Эпопея вмещает в себя целое десятилетие — с 1912 по 1922 год. Мирно и спокойно течет жизнь казачьего хутора Та тарский, прерываемая разве что молвой о дерзкой связи замужней солдатки Аксиньи Астаховой с Гришкой Мелеховым. Страстное, всепоглощающее чувство вступает в противоречие с нравственными устоями казачьей старины. То есть уже в начале романа мы видим заявку на самобытные, яркие характеры, сложные и тонкие отношения героев, их непростые судьбы. Именно в Григории и Аксинье наиболее полно и глубоко выразились характерные типические черты казачества, прошедшего долгий и мучительный путь исканий и ошибок, прозрений и потерь.
Кроме того, история женитьбы Григория Мелехова, безусловно, говорит о том, что в казачьей среде сын должен был безропотно подчиняться отцу, принимать его решение как должное, даже если оно определяло всю его дальнейшую жизнь. Именно это произошло и с Григорием. Пассивно подчинившись воле отца, он вынужден был в дальнейшем расплачиваться да эту ошибку, делая несчастными двух незаурядных, гордых и любящих его женщин. Драматизм личной судьбы Григория Мелехова усугубляется теми потрясениями, которые лришли на мирную донскую землю в 1918 году. Война втягивает в свой кровавый водоворот жителей хутора Татарский, положив начало классовому размежеванию, политической борьбе. Рушится устоявшийся жизненный уклад, распадаются естественные родственные связи, деформируется нравственное чувство. Дружба приносится в жертву абстрактной идее о всеобщем равенстве и братстве, приведя Григория Мелехова и Михаила Кошевого во враждующие станы.
В послереволюционные двадцатые годы слово казак, само понятие казачество звучали как приговор. Казак — это значит контрреволюционер, враг советской власти, трудового народа. Казачество — это нагайки, разгон демонстраций, оплот контрреволюции.
Двадцатые годы были временем борьбы не на жизнь, а на смерть между двумя группировками в партии — Троцкого и Сталина. Сторонники Троцкого, особенно в первой половине 20-х годов, были исключительно сильны — в партии, в армии, в идеологии, в культуре. Они насаждали беспощадное отношение к деревне в целом, а к казачеству в особенности.

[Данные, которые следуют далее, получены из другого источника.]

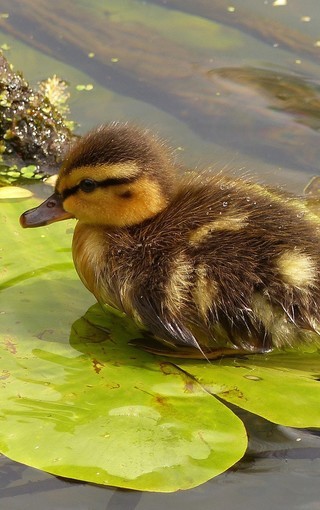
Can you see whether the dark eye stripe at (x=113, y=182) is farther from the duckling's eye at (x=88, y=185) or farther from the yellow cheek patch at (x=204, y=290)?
the yellow cheek patch at (x=204, y=290)

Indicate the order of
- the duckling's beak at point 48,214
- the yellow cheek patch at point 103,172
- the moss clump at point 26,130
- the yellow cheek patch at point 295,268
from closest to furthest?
the yellow cheek patch at point 295,268, the yellow cheek patch at point 103,172, the duckling's beak at point 48,214, the moss clump at point 26,130

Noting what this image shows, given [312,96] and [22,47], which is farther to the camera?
[22,47]

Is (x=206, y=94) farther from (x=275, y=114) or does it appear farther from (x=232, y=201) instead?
(x=232, y=201)

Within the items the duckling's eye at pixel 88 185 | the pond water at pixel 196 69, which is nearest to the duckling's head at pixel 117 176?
the duckling's eye at pixel 88 185

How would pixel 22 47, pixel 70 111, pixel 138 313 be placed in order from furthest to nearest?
pixel 22 47 < pixel 70 111 < pixel 138 313

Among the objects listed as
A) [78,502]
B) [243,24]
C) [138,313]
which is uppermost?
[243,24]

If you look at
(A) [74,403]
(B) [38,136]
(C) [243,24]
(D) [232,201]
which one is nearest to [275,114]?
(C) [243,24]

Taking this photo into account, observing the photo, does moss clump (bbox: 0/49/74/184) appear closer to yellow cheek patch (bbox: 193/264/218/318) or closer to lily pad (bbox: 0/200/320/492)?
lily pad (bbox: 0/200/320/492)

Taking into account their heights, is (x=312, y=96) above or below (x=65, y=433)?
above

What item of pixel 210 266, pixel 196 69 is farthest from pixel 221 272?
pixel 196 69
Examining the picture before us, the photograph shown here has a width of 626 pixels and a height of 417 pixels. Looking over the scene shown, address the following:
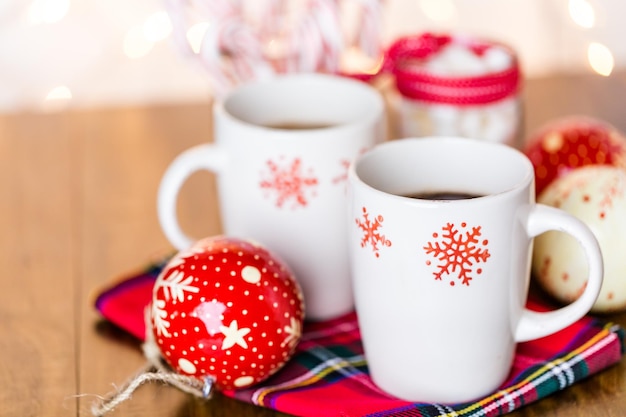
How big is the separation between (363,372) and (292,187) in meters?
0.13

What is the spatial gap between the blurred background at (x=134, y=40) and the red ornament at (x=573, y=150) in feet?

Безусловно, что в этих условиях писать в 1925 году роман о казачестве, исполненный любви и боли за его судьбу и явившийся одной из самых высоких трагедий в мире, мог осмелиться только отчаянный человек. Для этого требовались убежденность и бесстрашие, свойственные молодости, но Шолохов наверняка понимал, на что он шел.

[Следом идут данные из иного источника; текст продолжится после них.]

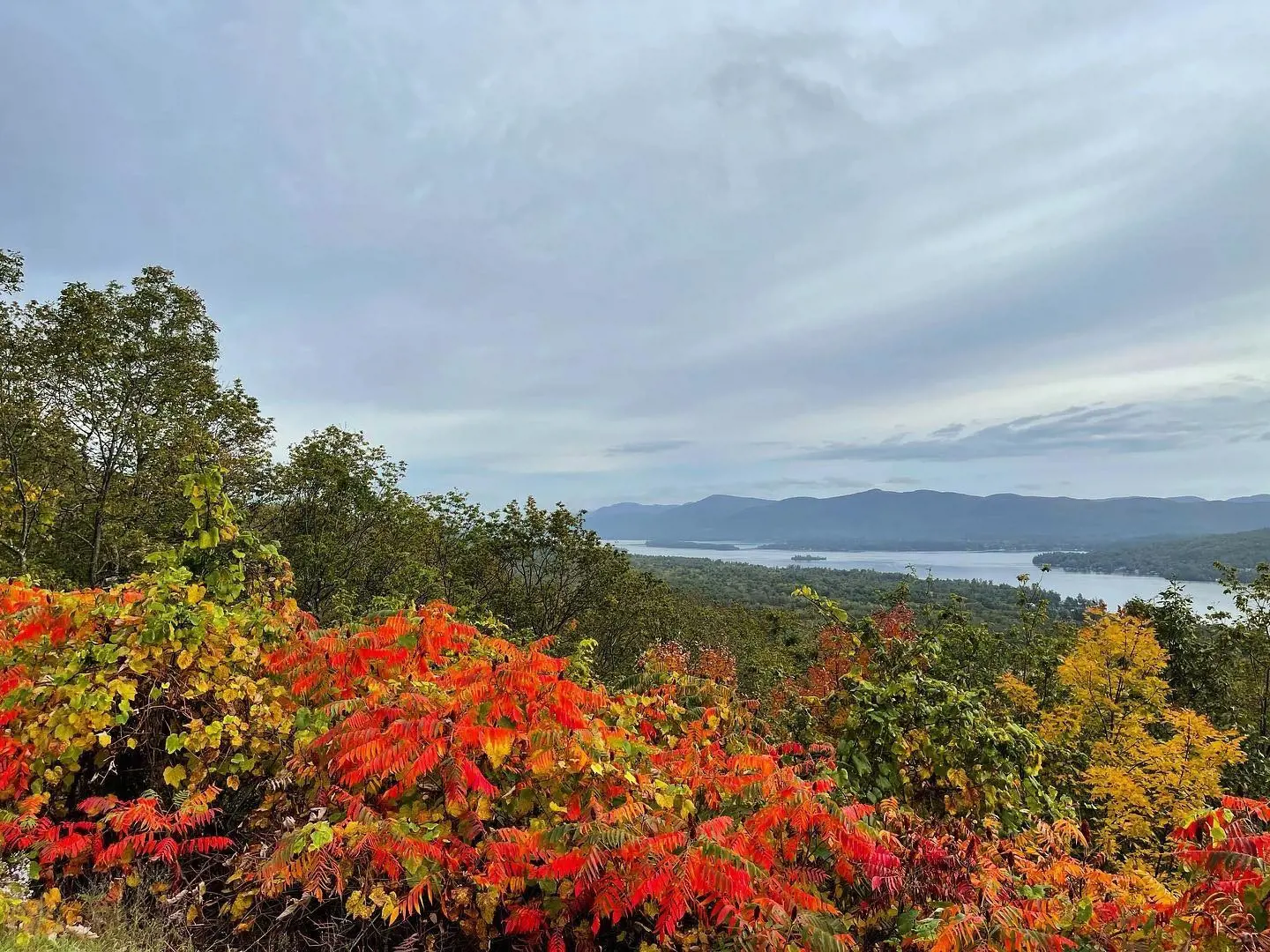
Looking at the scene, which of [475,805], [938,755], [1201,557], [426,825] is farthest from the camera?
[1201,557]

Гражданская война, которая принесла людям столько горя и бед, не кончилась, по мысли писателя, и в 1920 году. После “замирения” “прибрели потом к своим разбитым куреням да порушенным селеньям все, кто уцелел. И победители, и побежденные…” И началась мирная жизнь: “Из ворот в ворота живут, из одного колодца воду пьют, по скольку раз на день глаза друг другу мозолят… каково? Хватает воображения? Тут, по-моему, и самого небогатого хватит, чтобы мороз по коже продрал…” Этот раскол, который принесла война, продолжался долгие годы, питая взаимную ненависть и подозрительность: “Час от часу подозреньице растет; подозрение растет — страх все сильнее; страх подрос, а подозренье, глядь, уже и в уверенность выросло. Остается лишь в “дело” оформить эту подозрительную уверенность, которую тебе нашептала твоя “революционная бдительность”, на собственном страхе да на ненависти замешенная. И пошло-поехало… И так — каждый хутор. Все города и веси”.
Эта характеристика Шолохова времени революции и гражданской войны на самом исходе его жизни помогает лучше и глубже понять смысл “Тихого Дона”. Горькие слова Шолохова о разломе в жизни народа, определившем его беды и страдания на многие десятилетия, выявляют самую суть этого великого произведения, звавшего народ к национальному единству.